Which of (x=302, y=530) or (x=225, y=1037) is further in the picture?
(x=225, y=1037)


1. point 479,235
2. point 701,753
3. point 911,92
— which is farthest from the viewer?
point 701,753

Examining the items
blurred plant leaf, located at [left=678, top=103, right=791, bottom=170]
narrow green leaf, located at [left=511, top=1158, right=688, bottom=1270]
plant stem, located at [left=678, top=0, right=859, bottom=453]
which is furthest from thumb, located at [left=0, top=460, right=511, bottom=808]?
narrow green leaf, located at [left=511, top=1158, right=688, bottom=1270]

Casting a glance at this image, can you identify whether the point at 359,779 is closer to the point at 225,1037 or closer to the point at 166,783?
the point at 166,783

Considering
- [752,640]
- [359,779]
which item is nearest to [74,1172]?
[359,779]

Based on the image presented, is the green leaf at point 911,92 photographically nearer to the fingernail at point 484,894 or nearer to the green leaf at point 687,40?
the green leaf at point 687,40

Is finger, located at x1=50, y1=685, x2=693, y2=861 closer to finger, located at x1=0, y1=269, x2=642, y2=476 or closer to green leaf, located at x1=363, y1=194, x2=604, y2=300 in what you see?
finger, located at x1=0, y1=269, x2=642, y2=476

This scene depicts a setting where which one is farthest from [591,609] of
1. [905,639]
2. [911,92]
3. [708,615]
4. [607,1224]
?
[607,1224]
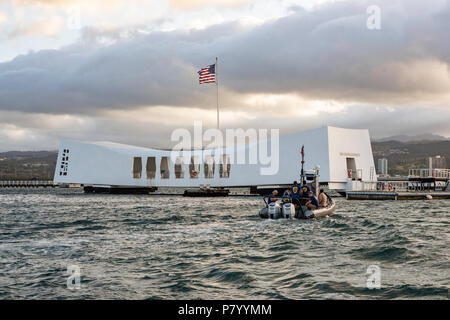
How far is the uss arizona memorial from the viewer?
4912 cm

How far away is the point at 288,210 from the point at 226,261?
1019 centimetres

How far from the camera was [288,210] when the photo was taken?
844 inches

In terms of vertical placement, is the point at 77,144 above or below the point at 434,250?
above

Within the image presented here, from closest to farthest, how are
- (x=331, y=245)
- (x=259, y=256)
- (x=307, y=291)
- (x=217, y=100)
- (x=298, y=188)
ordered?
(x=307, y=291)
(x=259, y=256)
(x=331, y=245)
(x=298, y=188)
(x=217, y=100)

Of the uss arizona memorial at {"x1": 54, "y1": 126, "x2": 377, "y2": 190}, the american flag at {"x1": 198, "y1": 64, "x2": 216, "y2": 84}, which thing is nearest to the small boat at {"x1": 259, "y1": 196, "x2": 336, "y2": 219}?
the uss arizona memorial at {"x1": 54, "y1": 126, "x2": 377, "y2": 190}

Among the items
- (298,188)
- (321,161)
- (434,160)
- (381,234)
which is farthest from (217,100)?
(381,234)

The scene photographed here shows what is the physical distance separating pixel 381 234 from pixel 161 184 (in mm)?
48747

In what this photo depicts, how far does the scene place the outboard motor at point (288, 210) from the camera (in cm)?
2144

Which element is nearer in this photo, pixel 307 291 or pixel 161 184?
pixel 307 291

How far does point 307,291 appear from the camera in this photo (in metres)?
8.77

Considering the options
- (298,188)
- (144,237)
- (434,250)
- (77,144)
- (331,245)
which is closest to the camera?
(434,250)

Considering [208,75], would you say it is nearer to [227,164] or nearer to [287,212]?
[227,164]

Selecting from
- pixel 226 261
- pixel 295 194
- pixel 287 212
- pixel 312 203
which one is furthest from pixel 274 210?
pixel 226 261

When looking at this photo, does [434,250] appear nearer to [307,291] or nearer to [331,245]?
[331,245]
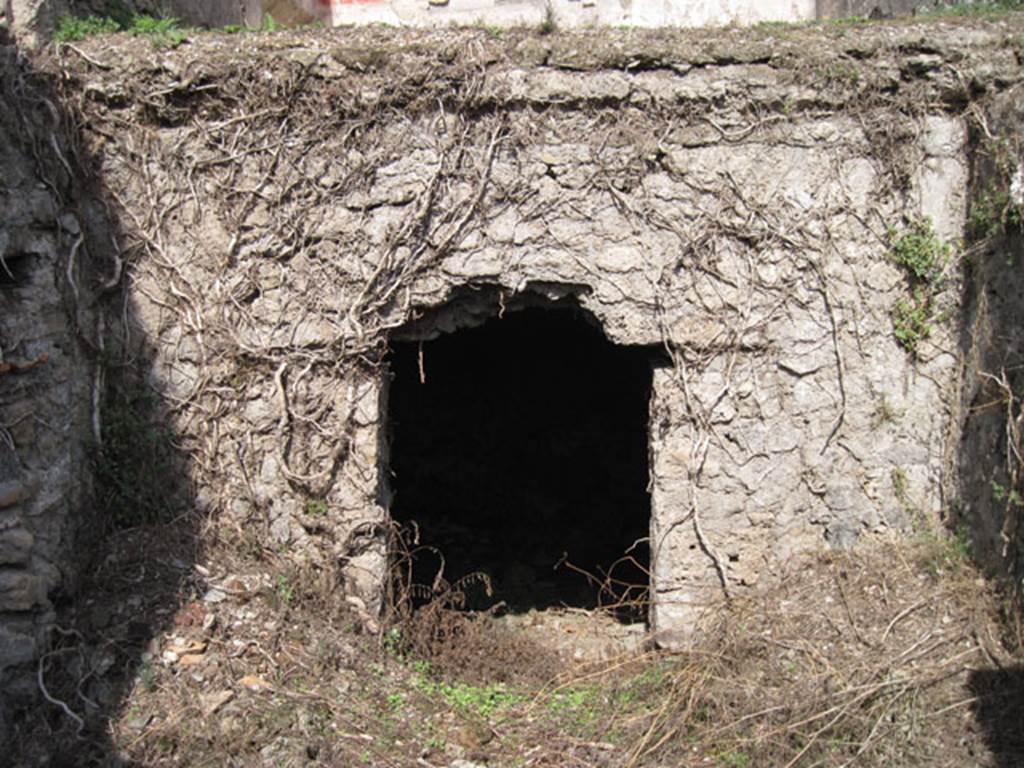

====

Copy all of the records above word for word, including their answers, but omit the pictures.

Task solution:
Which of (x=302, y=530) or (x=225, y=1037) is further in the picture?
(x=225, y=1037)


1. point 479,235
2. point 701,753
3. point 911,92
— which is farthest from the viewer?
point 701,753

Examining the items
blurred plant leaf, located at [left=678, top=103, right=791, bottom=170]
narrow green leaf, located at [left=511, top=1158, right=688, bottom=1270]
plant stem, located at [left=678, top=0, right=859, bottom=453]
which is furthest from thumb, located at [left=0, top=460, right=511, bottom=808]?
narrow green leaf, located at [left=511, top=1158, right=688, bottom=1270]

Casting a glance at this image, can you identify whether the point at 359,779 is closer to the point at 225,1037 or closer to the point at 166,783?
the point at 166,783

Considering
- [752,640]
- [359,779]
which item is nearest to [74,1172]?
[359,779]

Based on the image presented, is the green leaf at point 911,92 photographically nearer to the fingernail at point 484,894 or nearer to the green leaf at point 687,40?
the green leaf at point 687,40

Is finger, located at x1=50, y1=685, x2=693, y2=861 closer to finger, located at x1=0, y1=269, x2=642, y2=476 or closer to green leaf, located at x1=363, y1=194, x2=604, y2=300 in what you see?
finger, located at x1=0, y1=269, x2=642, y2=476

This scene depicts a setting where which one is farthest from [591,609] of
1. [905,639]
2. [911,92]
3. [708,615]
4. [607,1224]
?
[607,1224]
How far is the uss arizona memorial from the viewer?
4912 cm

How far away is the point at 288,210 from the point at 226,261?
1019 centimetres

How far from the camera was [288,210] when the photo was taken?
844 inches

In terms of vertical placement, is the point at 77,144 above or below the point at 434,250?
above

Within the image presented here, from closest to farthest, how are
- (x=331, y=245)
- (x=259, y=256)
- (x=307, y=291)
- (x=217, y=100)
- (x=298, y=188)
ordered?
(x=307, y=291)
(x=259, y=256)
(x=331, y=245)
(x=298, y=188)
(x=217, y=100)

Of the uss arizona memorial at {"x1": 54, "y1": 126, "x2": 377, "y2": 190}, the american flag at {"x1": 198, "y1": 64, "x2": 216, "y2": 84}, which thing is nearest to the small boat at {"x1": 259, "y1": 196, "x2": 336, "y2": 219}?
the uss arizona memorial at {"x1": 54, "y1": 126, "x2": 377, "y2": 190}

Among the items
- (298,188)
- (321,161)
- (434,160)
- (381,234)
which is farthest from (217,100)?
(381,234)

The scene photographed here shows what is the physical distance separating pixel 381 234 from pixel 161 184 (in mm)?
48747

In what this photo depicts, how far does the scene place the outboard motor at point (288, 210) from the camera (in cm)?
2144

Which element is nearer in this photo, pixel 307 291 or pixel 161 184?
pixel 307 291

How far does point 307,291 appear from the camera in this photo (in metres)?
8.77

Considering the options
- (298,188)
- (144,237)
- (434,250)
- (77,144)
- (331,245)
which is closest to the camera?
(434,250)

Considering [208,75], would you say it is nearer to [227,164] or nearer to [287,212]?
[227,164]

Selecting from
- pixel 226 261
- pixel 295 194
- pixel 287 212
- pixel 312 203
which one is furthest from pixel 274 210?
pixel 226 261

When looking at this photo, does [434,250] appear nearer to [307,291] or nearer to [331,245]?
[331,245]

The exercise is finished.